Exercise requirements –
Show, from the entries below, every line in which "radial" appears.

* * *

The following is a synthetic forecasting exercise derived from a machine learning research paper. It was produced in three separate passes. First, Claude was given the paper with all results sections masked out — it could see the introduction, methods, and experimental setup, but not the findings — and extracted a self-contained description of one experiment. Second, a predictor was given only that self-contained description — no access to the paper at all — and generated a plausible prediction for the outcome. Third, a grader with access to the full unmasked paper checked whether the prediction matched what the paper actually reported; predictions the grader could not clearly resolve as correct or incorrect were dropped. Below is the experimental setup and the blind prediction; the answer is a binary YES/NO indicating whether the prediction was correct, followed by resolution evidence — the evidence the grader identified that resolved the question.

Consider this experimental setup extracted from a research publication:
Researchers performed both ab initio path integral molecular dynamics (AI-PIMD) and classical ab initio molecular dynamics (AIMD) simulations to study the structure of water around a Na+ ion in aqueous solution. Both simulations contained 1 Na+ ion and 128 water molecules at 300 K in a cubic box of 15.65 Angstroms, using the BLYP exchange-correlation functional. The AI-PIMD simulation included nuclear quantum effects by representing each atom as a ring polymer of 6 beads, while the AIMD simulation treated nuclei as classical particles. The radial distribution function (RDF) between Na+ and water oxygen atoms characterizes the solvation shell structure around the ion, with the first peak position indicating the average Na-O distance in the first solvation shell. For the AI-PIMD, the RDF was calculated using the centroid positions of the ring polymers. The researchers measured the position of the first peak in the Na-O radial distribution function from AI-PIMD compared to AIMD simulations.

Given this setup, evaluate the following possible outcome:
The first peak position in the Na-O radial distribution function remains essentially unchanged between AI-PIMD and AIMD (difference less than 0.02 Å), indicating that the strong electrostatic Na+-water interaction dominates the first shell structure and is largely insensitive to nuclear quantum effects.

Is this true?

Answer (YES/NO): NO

* * *

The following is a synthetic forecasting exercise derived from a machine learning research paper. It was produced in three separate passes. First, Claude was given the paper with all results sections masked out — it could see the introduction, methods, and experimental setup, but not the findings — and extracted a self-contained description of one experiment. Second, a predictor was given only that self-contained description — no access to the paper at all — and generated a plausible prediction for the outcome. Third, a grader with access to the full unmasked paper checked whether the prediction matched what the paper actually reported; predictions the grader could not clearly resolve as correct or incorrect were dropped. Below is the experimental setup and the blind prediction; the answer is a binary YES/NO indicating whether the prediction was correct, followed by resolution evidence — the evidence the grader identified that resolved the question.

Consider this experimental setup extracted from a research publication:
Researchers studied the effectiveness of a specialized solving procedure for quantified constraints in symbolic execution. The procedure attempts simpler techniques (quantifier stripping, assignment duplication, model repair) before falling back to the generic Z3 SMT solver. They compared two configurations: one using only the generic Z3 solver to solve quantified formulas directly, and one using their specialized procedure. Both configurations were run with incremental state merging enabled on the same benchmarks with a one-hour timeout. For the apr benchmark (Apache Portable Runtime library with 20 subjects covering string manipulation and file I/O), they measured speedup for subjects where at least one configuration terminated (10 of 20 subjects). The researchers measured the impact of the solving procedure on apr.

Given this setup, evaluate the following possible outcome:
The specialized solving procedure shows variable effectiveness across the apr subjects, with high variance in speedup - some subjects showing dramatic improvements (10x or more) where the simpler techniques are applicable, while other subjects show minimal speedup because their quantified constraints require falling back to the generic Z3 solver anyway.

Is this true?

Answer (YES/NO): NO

* * *

Final answer –
Researchers performed both ab initio path integral molecular dynamics (AI-PIMD) and classical ab initio molecular dynamics (AIMD) simulations to study the structure of water around a Na+ ion in aqueous solution. Both simulations contained 1 Na+ ion and 128 water molecules at 300 K in a cubic box of 15.65 Angstroms, using the BLYP exchange-correlation functional. The AI-PIMD simulation included nuclear quantum effects by representing each atom as a ring polymer of 6 beads, while the AIMD simulation treated nuclei as classical particles. The radial distribution function (RDF) between Na+ and water oxygen atoms characterizes the solvation shell structure around the ion, with the first peak position indicating the average Na-O distance in the first solvation shell. For the AI-PIMD, the RDF was calculated using the centroid positions of the ring polymers. The researchers measured the position of the first peak in the Na-O radial distribution function from AI-PIMD compared to AIMD simulations.
The first peak position in the Na-O radial distribution function remains essentially unchanged between AI-PIMD and AIMD (difference less than 0.02 Å), indicating that the strong electrostatic Na+-water interaction dominates the first shell structure and is largely insensitive to nuclear quantum effects.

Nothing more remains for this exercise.